October 10, 2022: Obesity is a worldwide epidemic. According to the WHO, over 1.9 billion adults aged 18 years and older are overweight, and over 650 million adults are obese. Exercise and diet are the well-known panaceas for this. And any study that identifies the cellular mechanisms that affect this process is welcome.
Researchers at MIT and Harvard have mapped out the cells and cellular pathways that are modified by exercise or a high-fat diet. The new study will enable the delivery of drugs that could enhance or mimic the benefits of exercise, the researchers say.
“It is extremely important to understand the molecular mechanisms that are drivers of the beneficial effects of exercise and the detrimental effects of a high-fat diet so that we can understand how we can intervene and develop drugs that mimic the impact of exercise across multiple tissues,” says Manolis Kellis, a professor of computer science in MIT’s Computer Science and Artificial Intelligence Laboratory (CSAIL) and a member of the Broad Institute of MIT and Harvard.
For the study, the researchers observed mice with high-fat or normal diets who were either sedentary or physically active. They mapped out 53 types of cells found in the skeletal muscles and two types of fatty tissues using single-cell RNA sequencing.
These tissues were taken from four different groups of mice. Out of these, two groups were fed a normal to the high-fat diet for three weeks. For the next three weeks, each of those two groups was further divided into a sedentary group and an exercise group.
In all three tissue types, mesenchymal stem cells (MSCs) appeared to control many of the diet and exercise-induced effects. MSCs are stem cells that can differentiate into other cell types, including fat cells and fibroblasts. In adipose tissue, the researchers found that a high-fat diet could change MSCs’ capacity to differentiate into fat-storing cells, while exercise had the reverse effect.
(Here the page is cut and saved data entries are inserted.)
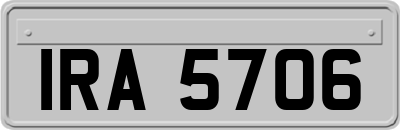 IRA 5706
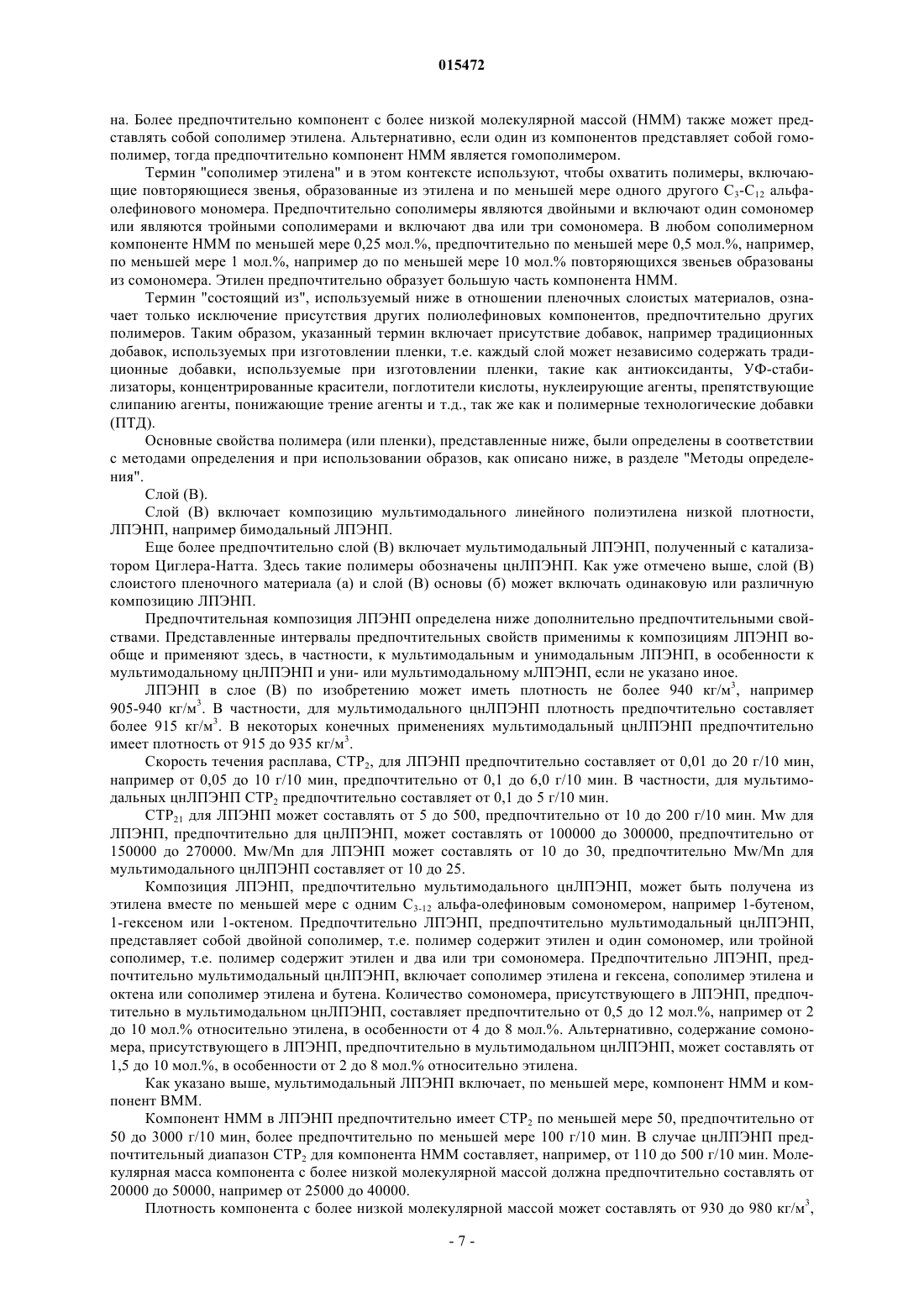 015472

на. Более предпочтительно компонент с более низкой молекулярной массой (НММ) также может представлять собой сополимер этилена. Альтернативно, если один из компонентов представляет собой гомополимер, тогда предпочтительно компонент НММ является гомополимером.

Термин "сополимер этилена" и в этом контексте используют, чтобы охватить полимеры, включающие повторяющиеся звенья, образованные из этилена и по меньшей мере одного другого $C_3$-$C_{12}$ альфа-олефинового мономера. Предпочтительно сополимеры являются двойными и включают один сомономер или являются тройными сополимерами и включают два или три сомономера. В любом сополимерном компоненте НММ по меньшей мере 0,25 мол.%, предпочтительно по меньшей мере 0,5 мол.%, например, по меньшей мере 1 мол.%, например до по меньшей мере 10 мол.% повторяющихся звеньев образованы из сомономера. Этилен предпочтительно образует большую часть компонента НММ.

Термин "состоящий из", используемый ниже в отношении пленочных слоистых материалов, означает только исключение присутствия других полиолефиновых компонентов, предпочтительно других полимеров. Таким образом, указанный термин включает присутствие добавок, например традиционных добавок, используемых при изготовлении пленки, т.е. каждый слой может независимо содержать традиционные добавки, используемые при изготовлении пленки, такие как антиоксиданты, УФ-стабилизаторы, концентрированные красители, поглотители кислоты, нуклеирующие агенты, препятствующие слипанию агенты, понижающие трение агенты и т.д., так же как и полимерные технологические добавки (ПТД).

Основные свойства полимера (или пленки), представленные ниже, были определены в соответствии с методами определения и при использовании образов, как описано ниже, в разделе "Методы определения".

Слой (В).

Слой (В) включает композицию мультимодального линейного полиэтилена низкой плотности, ЛПЭНП, например бимодальный ЛПЭНП.

Еще более предпочтительно слой (В) включает мультимодальный ЛПЭНП, полученный с катализатором Циглера-Натта. Здесь такие полимеры обозначены цнЛПЭНП. Как уже отмечено выше, слой (В) слоистого пленочного материала (а) и слой (В) основы (б) может включать одинаковую или различную композицию ЛПЭНП.

Предпочтительная композиция ЛПЭНП определена ниже дополнительно предпочтительными свойствами. Представленные интервалы предпочтительных свойств применимы к композициям ЛПЭНП вообще и применяют здесь, в частности, к мультимодальным и унимодальным ЛПЭНП, в особенности к мультимодальному цнЛПЭНП и уни- или мультимодальному мЛПЭНП, если не указано иное.

ЛПЭНП в слое (В) по изобретению может иметь плотность не более 940 кг/м$^3$, например 905-940 кг/м$^3$. В частности, для мультимодального цнЛПЭНП плотность предпочтительно составляет более 915 кг/м$^3$. В некоторых конечных применениях мультимодальный цнЛПЭНП предпочтительно имеет плотность от 915 до 935 кг/м$^3$.

Скорость течения расплава, СТР$_2$, для ЛПЭНП предпочтительно составляет от 0,01 до 20 г/10 мин, например от 0,05 до 10 г/10 мин, предпочтительно от 0,1 до 6,0 г/10 мин. В частности, для мультимодальных цнЛПЭНП СТР$_2$ предпочтительно составляет от 0,1 до 5 г/10 мин.

СТР$_{21}$ для ЛПЭНП может составлять от 5 до 500, предпочтительно от 10 до 200 г/10 мин. Mw для ЛПЭНП, предпочтительно для цнЛПЭНП, может составлять от 100000 до 300000, предпочтительно от 150000 до 270000. Mw/Mn для ЛПЭНП может составлять от 10 до 30, предпочтительно Mw/Mn для мультимодального цнЛПЭНП составляет от 10 до 25.

Композиция ЛПЭНП, предпочтительно мультимодального цнЛПЭНП, может быть получена из этилена вместе по меньшей мере с одним $C_{3-12}$ альфа-олефиновым сомономером, например 1-бутеном, 1-гексеном или 1-октеном. Предпочтительно ЛПЭНП, предпочтительно мультимодальный цнЛПЭНП, представляет собой двойной сополимер, т.е. полимер содержит этилен и один сомономер, или тройной сополимер, т.е. полимер содержит этилен и два или три сомономера. Предпочтительно ЛПЭНП, предпочтительно мультимодальный цнЛПЭНП, включает сополимер этилена и гексена, сополимер этилена и октена или сополимер этилена и бутена. Количество сомономера, присутствующего в ЛПЭНП, предпочтительно в мультимодальном цнЛПЭНП, составляет предпочтительно от 0,5 до 12 мол.%, например от 2 до 10 мол.% относительно этилена, в особенности от 4 до 8 мол.%. Альтернативно, содержание сомономера, присутствующего в ЛПЭНП, предпочтительно в мультимодальном цнЛПЭНП, может составлять от 1,5 до 10 мол.%, в особенности от 2 до 8 мол.% относительно этилена.

Как указано выше, мультимодальный ЛПЭНП включает, по меньшей мере, компонент НММ и компонент ВММ.

Компонент НММ в ЛПЭНП предпочтительно имеет СТР$_2$ по меньшей мере 50, предпочтительно от 50 до 3000 г/10 мин, более предпочтительно по меньшей мере 100 г/10 мин. В случае цнЛПЭНП предпочтительный диапазон СТР$_2$ для компонента НММ составляет, например, от 110 до 500 г/10 мин. Молекулярная масса компонента с более низкой молекулярной массой должна предпочтительно составлять от 20000 до 50000, например от 25000 до 40000.

Плотность компонента с более низкой молекулярной массой может составлять от 930 до 980 кг/м$^3$,

- 7 -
“One of the general points that we found in our study, which is overwhelmingly clear, is how high-fat diets push all of these cells and systems in one way, and exercise seems to be pushing them nearly all in the opposite way,” Kellis says. “It says that exercise can really have a major effect throughout the body.”
The risks of obesity
Obesity is a risk factor for many diseases, including heart disease, cancer, Alzheimer’s disease, and more.
“Obesity, along with aging, is a global factor that contributes to every aspect of human health,” Kellis says.
Another study on the FTO gene region has been linked to obesity risk. The researchers here found a pathway that controls metabolism by prompting fat cells called progenitor adipocytes to store or burn fat.
This was a precursor for researchers to delve further into the role of genetics and exercise in obesity,
The researchers also found that high-fat diets and exercise had opposing effects the circadian rhythms — the 24-hour cycles that govern sleep, body temperature, hormone release, and digestion. Exercise regulates the rhythm, while a high-fat diet suppresses them.
“There have been a lot of studies showing that when you eat during the day is extremely important in how you absorb the calories,” Kellis says. “The circadian rhythm connection is a significant one, and shows how obesity and exercise are in fact, directly impacting that circadian rhythm in peripheral organs, which could act systemically on distal clocks and regulate stem cell functions and immunity.”
“These results help us see the translational values of these targets and how we could potentially target specific biological processes in specific cell types,” Yang says.
The researchers are now conducting further analysis to explore the benefits and harm of exercise and a high-fat diet on the liver, brain and intestine tissues.
The next step is to carry out similar studies on human volunteers. The hope is to help design drugs that can mimic the benefits of exercise on the genetic pathways of fat-burning cells.
“The message for everyone should be, eat a healthy diet and exercise if possible,” Kellis says. “For those for whom this is not possible, due to low access to healthy foods, or due to disabilities or other factors that prevent exercise, or simply lack of time to have a healthy diet or a healthy lifestyle, what this study says is that we now have a better handle on the pathways, the specific genes, and the specific molecular and cellular processes that we should be manipulating therapeutically.”
Manolis Kellis and Laurie Goodyear are the study’s senior authors. Jiekun Yang, a research scientist at MIT CSAIL; Maria Vamvini, an instructor of medicine at the Joslin Diabetes Center; and Pasquale Nigro, an instructor of medicine at the Joslin Diabetes Center, are the lead authors of the paper. The National Institutes of Health and the Novo Nordisk Research Center in Seattle funded the research.